I second Ken MC ’s comment about Joe Vogel. I grew up in Monterey Park and went to all the local theters as a lad in the 1960’s and 70’s and am, too, very sad that nothing remains of them. I certainly enjoy Joe’s knowledge about the history of these theaters and almost feel like I know the man!

kencmcintyre on May 18, 2007 at 2:16 pm

Joe is great to have around as he seems to have an encyclopaedic memory of Los Angeles from sixty years ago to the present. Don’t go changin, Joe.

Joe Vogel
Joe Vogel on May 18, 2007 at 1:58 pm

The windmill is gone, the blades having been taken down in the 1950s when that particular branch of Van de Kamp’s closed. The mill-shaped tower remained a number of years after that, but was finally removed. I believe the rest of the building is still there, though, including its extended window bay above which the windmill stood.

I also have a vague memory of the big sign atop the Garfield’s fly tower being lit up with hundreds of little light bulbs, until the mid-1950s, but maybe wishful thinking has caused me to imagine having seen that. I know the sign itself was there for ages, and the painted mural and lettering on the back of the fly tower, flaking and fading away year after year. That photo from the USC collection shows only the top of the moon, and not the sailing ship that was silhouetted against it. I’d love to see a picture of the whole thing.

Patsy on May 18, 2007 at 8:43 am

ken mc: Interesting b/w photo…wonder if the windmill is still there?

Patsy on May 17, 2007 at 4:21 am

Joe: Thanks for the information on the Garfield/DuPuy castle connection.

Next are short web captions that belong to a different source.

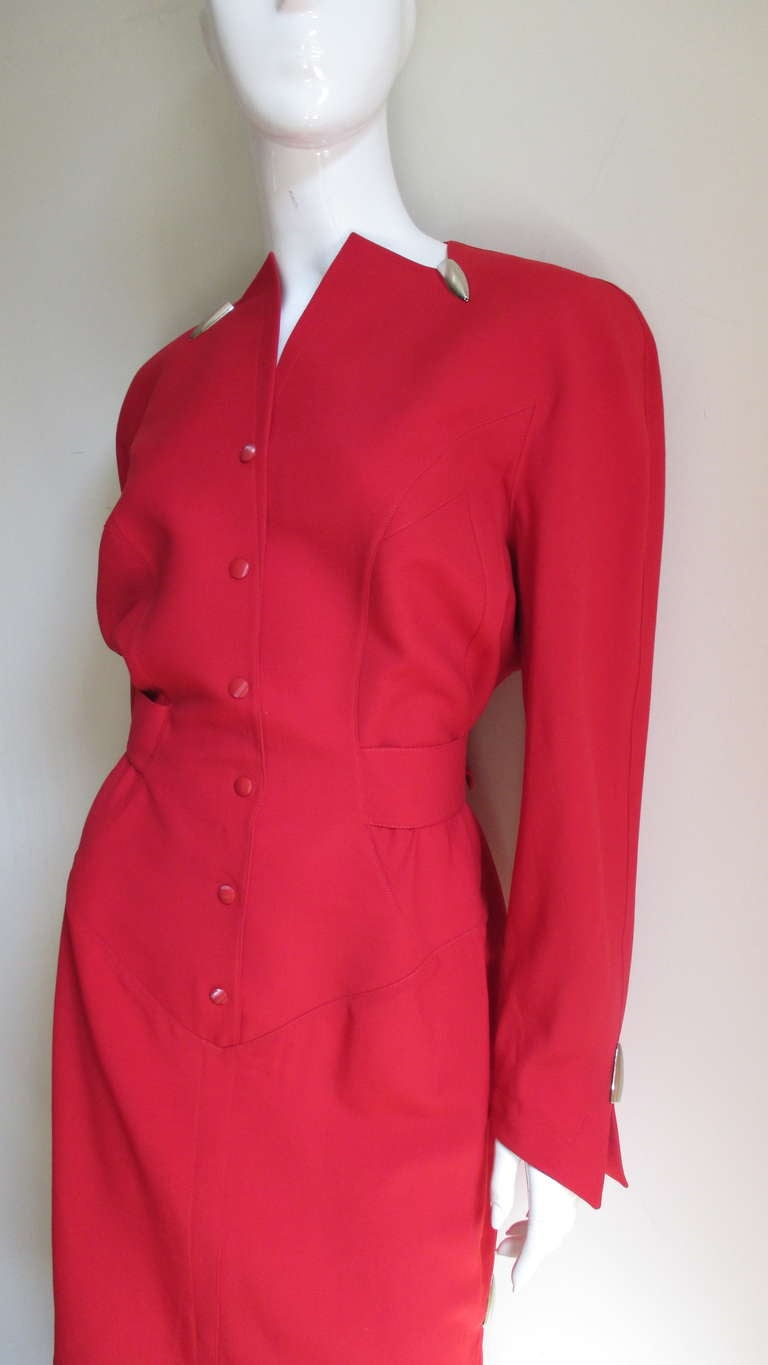 A great red light weight wool blend dress from Thierry Mugler.  The dress is fitted at the back with a half belt with a matching buckle and is highlighted at the small side slit, split cuffs and collar with silver bullet shaped hardware.  It has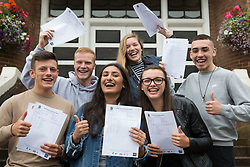 """© Licensed to London News Pictures. 15/08/2016. Sutton Coldfield, West Midlands,UK. Bishops Vesey's Grammar School pupils celebrating their A level results. Pictured from left, Ben Brady, Daniel Carruthers, Sofia Kaur, Jemina Richardson-Jones, Lucy Parize, Rory Gaskin, all 18. Headmaster Dominic Robson said, """"The pupils had done amazingly well, achieving 80% A star and B grades especially given the change to the marking of the A level system this year. Photo credit: Dave Warren/LNP"""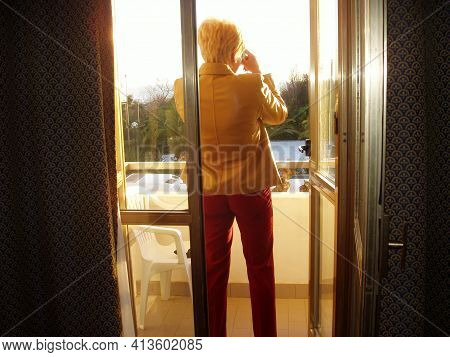 Woman Standing On A Balcony At Sunset, Overnight Stay In Tourism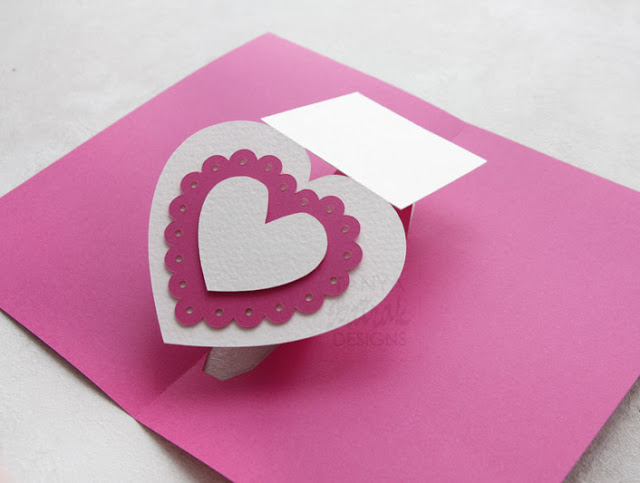 Pop up card with twisting heart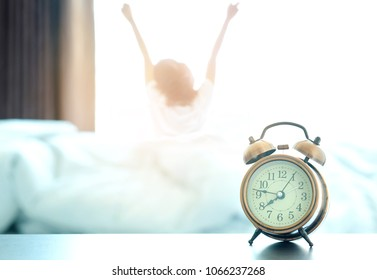 Morning of a new day, alarm clock wake up woman sitting on the best in the room. And she stretch the muscles at window. Health and care concepts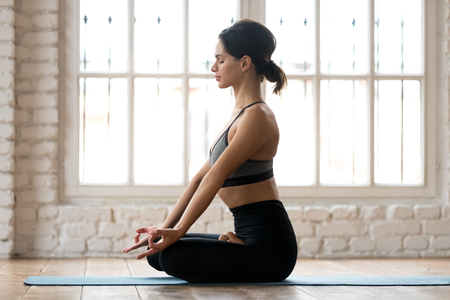 Photo pour Young sporty attractive woman practicing yoga, doing Ardha Padmasana exercise, Half Lotus pose, working out, wearing sportswear, black pants and top, indoor full length, white yoga studio, side view - image libre de droit
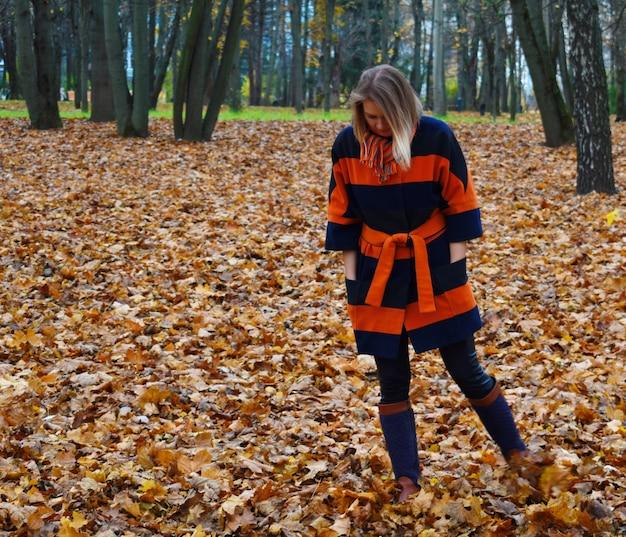 Женщина в пальто стоит в лесу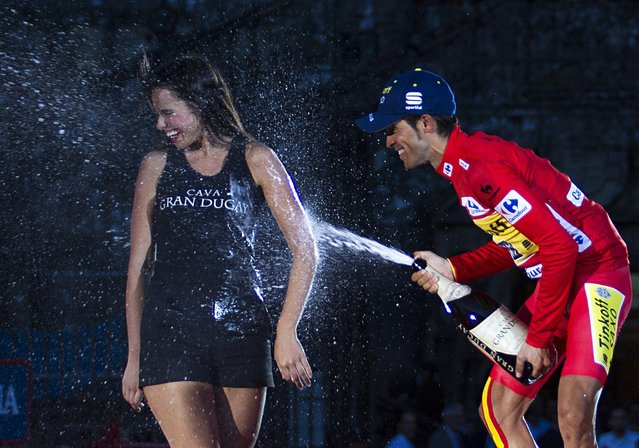 """Tinkoff's Spanish cyclist Alberto Contador sprays cava on a hostess as he celebrates on the podium after winning the 69th edition of """"La Vuelta"""" Tour of Spain in Santiago de Compostela on September 14, 2014. (Photo by Jaime Reina/AFP Photo)"""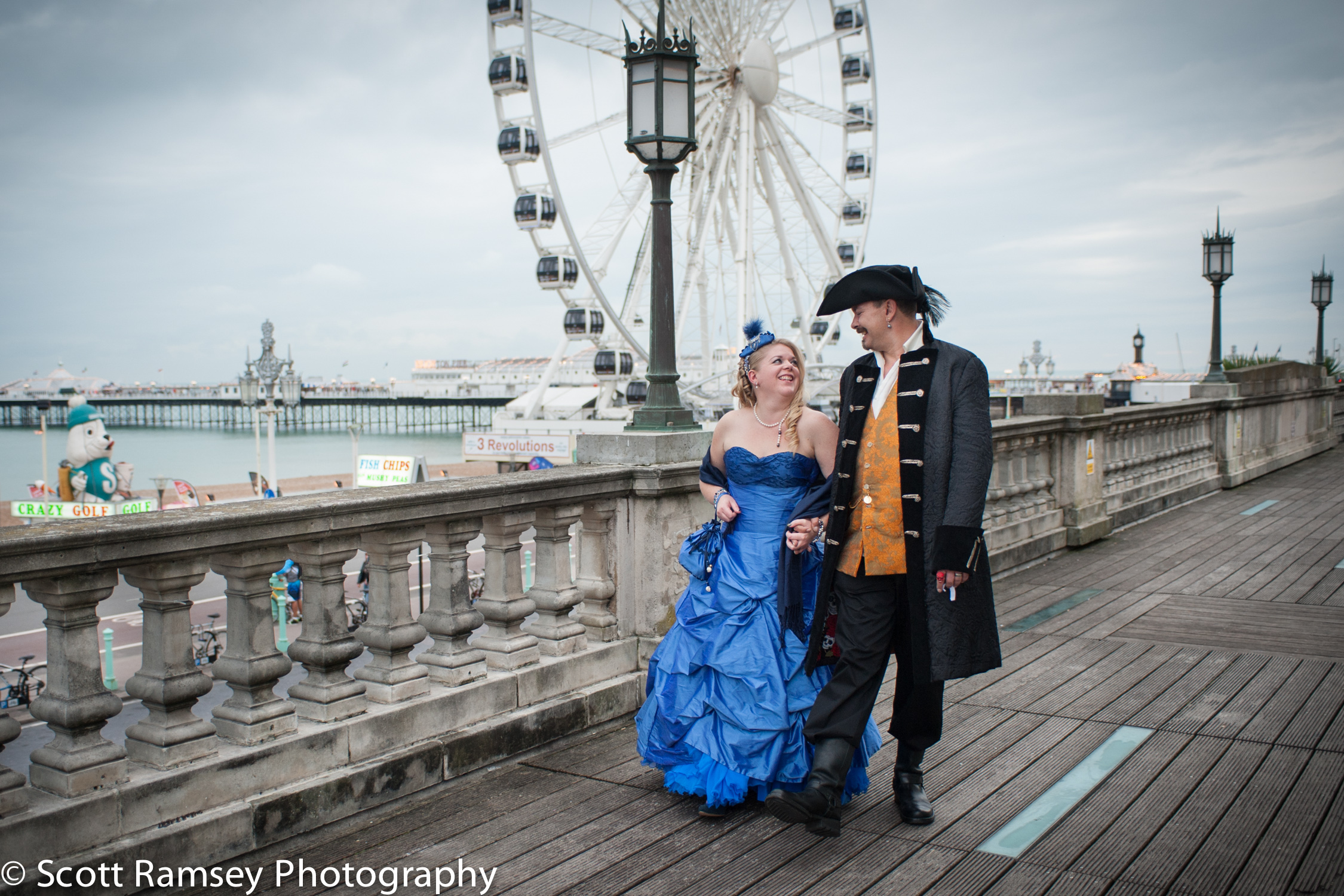 Wedding Photography in Brighton. A very fun Pirate themed wedding in Brighton, East Sussex. In Pic; The Bride and Groom (Dressed as a Pirate) walk hand in hand past the wheel on the seafront in Brighton.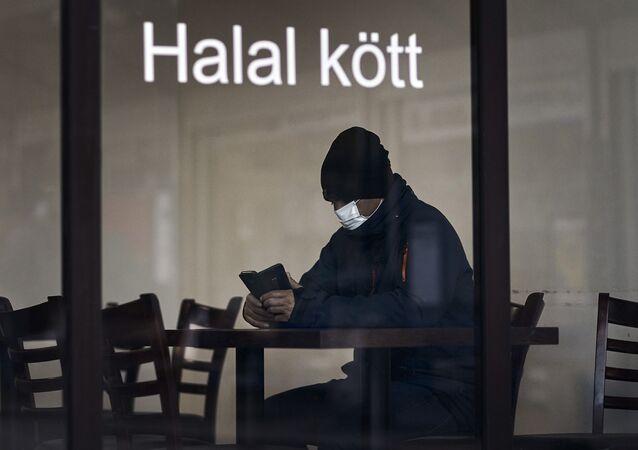 Homem usa máscara para se proteger do coronavírus na Suécia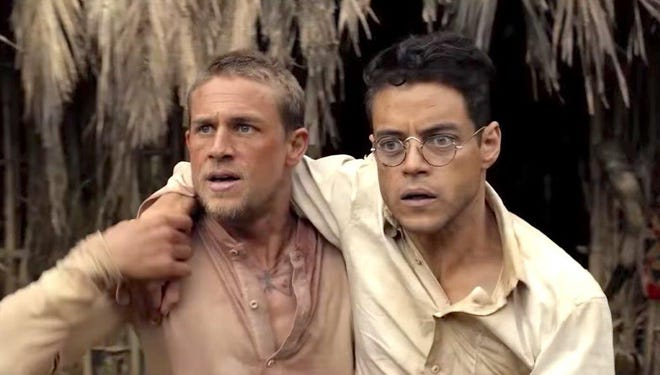 "Charlie Hunnam and Rami Malik take the Steve McQueen and Dustin Hoffman roles in a remake of the intense prison movie, ""Papillon."""
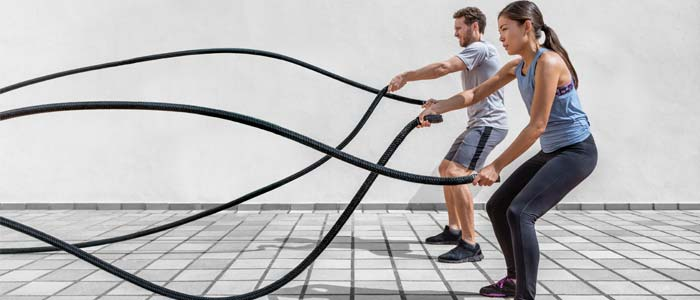Man and woman using battle ropes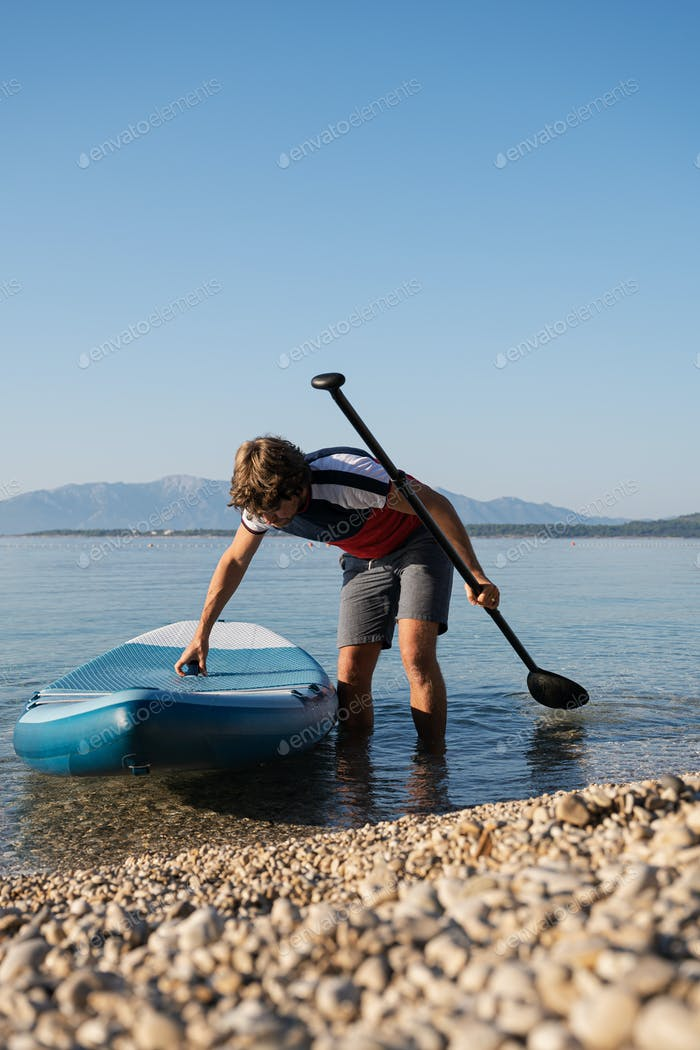 Low angle view of young man taking his sup board out of the water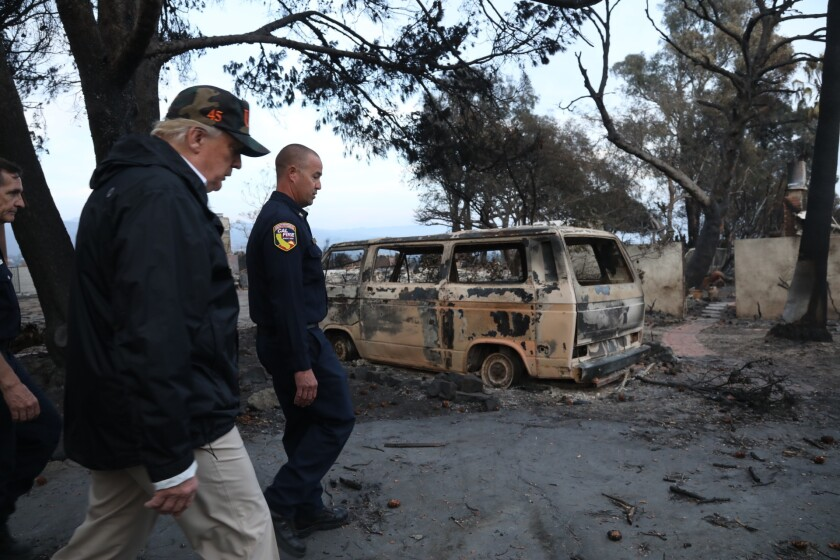 President Trump tours the Woolsey fire ravaged neighborhood on Dume Drive in Malibu on Nov. 17, 2018.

View link

Joe Vogel
Joe Vogel on May 16, 2007 at 7:23 pm

Patsy: Temple was the original name of the theatre which is listed on Cinema Treasures under its final name, El Rey. It was demolished following the Northhridge earthquake in 1987, as was the nearby Alhambra Theatre (Alhambra Twin Cinemas. Alhambra’s other known old theatre, the Granada/Coronet/Capri was destroyed following an earlier earthquake, in 1971. I’ve come across one reference to another very early (c1912) movie theatre in Alhambra, possibly called the Supurba, but can’t pin down any details about it.

Interestingly enough, the architect originally employed to design the Garfield was John Walker Smart, who did in fact design the DuPuy castle now owned by Phil Spector. Eventually it was L.A. Smith who designed the Garfield.

Patsy on May 16, 2007 at 4:44 pm

It doesn’t look like CT has the Temple in Alhambra listed. Cinema Tour says it is closed so the town had 2 former theatres and one famous castle!

Patsy on May 16, 2007 at 4:36 pm

It’s a shame to read that this theatre is no more. I found out about this theatre while researching the Town of Alhambra and the Pyrenees Castle which is owned by legendary music producer, Phil Spector who is on trial for murder in an LA courthouse on Court TV. Read there was a Temple Theatre, too.

Droog on October 25, 2006 at 5:59 pm

All I remember was seeing King Kong in the late 70s. Was this the one that had the huge painting for Heaven Can Wait?